**Tarea del ejercicio A:** Según el texto sobre la Operación Cóndor, ¿en qué fecha y en qué ciudad se estableció esa operación?

Por: Víctor Montoya
La “Operación Cóndor” o “Plan Cóndor”, que se constituyó en una
organización clandestina internacional para la práctica del terrorismo de
Estado, fue establecido el 25 de noviembre de 1975 en una reunión realizada en
Santiago de Chile entre Manuel Contreras, jefe de la DINA (policía secreta chilena),
y los líderes de los servicios de inteligencia militar de Argentina, Bolivia,
Paraguay y Uruguay.
La “Operación Cóndor”, cuyo
plan siniestro consistía en instrumentar apresamientos, asesinatos y
desapariciones forzadas de decenas de miles de opositores políticos, fue
posible debido a una red de dictaduras establecidas en el Cono Sur. El general
Alfredo Stroessner llevaba ya una década en el poder en Paraguay -desde 1954-
cuando los militares brasileños derrocaron al gobierno democrático y popular de
João Goulart, en 1964.
En Bolivia, después de una serie de golpes de Estado, se instaló en el
Palacio Quemado una Junta Militar al mando del general Hugo Banzer Suárez, que
dejó un reguero de muertos y heridos desde agosto de 1971. Durante su gobierno
se inició el “boom del
narcotráfico”, que se prolongó hasta la década de los '80, y se perpetró el
asesinato de tres militares cuya imagen y popularidad se convirtió en un
peligro dentro de las Fuerzas Armadas: Andrés Selich, Joaquín Zenteno Anaya y
Juan José Torres. Más todavía, la osadía de Banzer, en plena “Guerra Fría”, le impulsó a declarar: “Mientras en Europa se peleaba con la diplomacia, en
Latinoamérica nosotros poníamos los muertos”.
El 11 de septiembre de
1973, el general Augusto Pinochet, con el apoyo y las instrucciones de la CIA,
terminó con el experimento socialista del gobierno presidido por Salvador
Allende, quien se suicidó en la Casa de la Moneda sitiada por disparos y
bombardeos. Ese mismo año, coincidiendo con el plan general de ajustar el Cono Sur, donde crecían
movimientos populares de envergadura, Juan María Bordaberry posesionó a una
dictadura cívico-militar que, entre 1973 y 1985, asesinó, torturó, encarceló,
secuestró y desapareció a los activistas de izquierda, bajo el argumento de “lucha
contra la subversión comunista”.
El 24 de marzo de 1976,
una Junta Militar, presidida por el general Jorge Rafael Videla, asaltó el
poder en Argentina, país en el cual había comenzado a actuar la Alianza
Anticomunista Argentina (Triple A), desde el 21 de noviembre de 1973 y cuando
Juan Domingo Perón era todavía presidente. La Triple A actuó, en una
coordinación criminal, con la dictadura de Pinochet. Esto surgirá en las
investigaciones sobre la “Operación
Colombo”, un modelo de “guerra
sucia” que actuó impunemente en 1975.

Parte de un archivo de datos:
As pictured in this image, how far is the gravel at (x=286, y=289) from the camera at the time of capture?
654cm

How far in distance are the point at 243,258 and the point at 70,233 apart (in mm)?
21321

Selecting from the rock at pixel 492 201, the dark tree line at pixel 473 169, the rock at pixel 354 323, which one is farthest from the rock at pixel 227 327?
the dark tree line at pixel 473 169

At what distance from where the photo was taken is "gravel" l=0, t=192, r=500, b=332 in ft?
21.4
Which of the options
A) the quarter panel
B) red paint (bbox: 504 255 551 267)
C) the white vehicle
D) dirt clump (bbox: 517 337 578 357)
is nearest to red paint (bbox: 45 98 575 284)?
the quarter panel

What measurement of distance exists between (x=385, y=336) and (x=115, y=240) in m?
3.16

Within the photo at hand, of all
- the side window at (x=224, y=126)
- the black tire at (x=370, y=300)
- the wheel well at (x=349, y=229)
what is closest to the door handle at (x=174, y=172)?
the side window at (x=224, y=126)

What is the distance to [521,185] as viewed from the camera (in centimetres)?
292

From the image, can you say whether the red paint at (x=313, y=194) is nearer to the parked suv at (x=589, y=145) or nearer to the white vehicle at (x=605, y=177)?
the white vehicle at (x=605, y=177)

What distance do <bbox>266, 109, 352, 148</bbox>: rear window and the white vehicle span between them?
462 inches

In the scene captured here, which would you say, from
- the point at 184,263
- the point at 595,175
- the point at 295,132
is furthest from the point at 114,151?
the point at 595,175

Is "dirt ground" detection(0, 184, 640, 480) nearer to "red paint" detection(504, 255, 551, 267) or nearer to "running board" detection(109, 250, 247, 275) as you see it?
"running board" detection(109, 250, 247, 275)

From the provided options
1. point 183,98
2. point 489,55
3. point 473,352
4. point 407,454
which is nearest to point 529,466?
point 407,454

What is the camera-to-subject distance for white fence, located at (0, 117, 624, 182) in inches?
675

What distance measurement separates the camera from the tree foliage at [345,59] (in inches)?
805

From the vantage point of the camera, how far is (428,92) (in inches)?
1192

**Tarea del ejercicio B:** Copia sin ningún cambio las filas del archivo de datos desde la línea que contiene "From the image, can" hasta la última fila, incluidas ambas.

**Respuesta desarrollada A:** El 25 de noviembre de 1975, en Santiago de Chile.

**Respuesta desarrollada B:**
From the image, can you say whether the red paint at (x=313, y=194) is nearer to the parked suv at (x=589, y=145) or nearer to the white vehicle at (x=605, y=177)?
the white vehicle at (x=605, y=177)

What distance do <bbox>266, 109, 352, 148</bbox>: rear window and the white vehicle span between them?
462 inches

In the scene captured here, which would you say, from
- the point at 184,263
- the point at 595,175
- the point at 295,132
is furthest from the point at 114,151?
the point at 595,175

Is "dirt ground" detection(0, 184, 640, 480) nearer to "red paint" detection(504, 255, 551, 267) or nearer to "running board" detection(109, 250, 247, 275) as you see it?
"running board" detection(109, 250, 247, 275)

From the provided options
1. point 183,98
2. point 489,55
3. point 473,352
4. point 407,454
which is nearest to point 529,466?
point 407,454

What is the camera-to-subject distance for white fence, located at (0, 117, 624, 182) in inches?
675

What distance measurement separates the camera from the tree foliage at [345,59] (in inches)?
805

From the vantage point of the camera, how far is (428,92) (in inches)?
1192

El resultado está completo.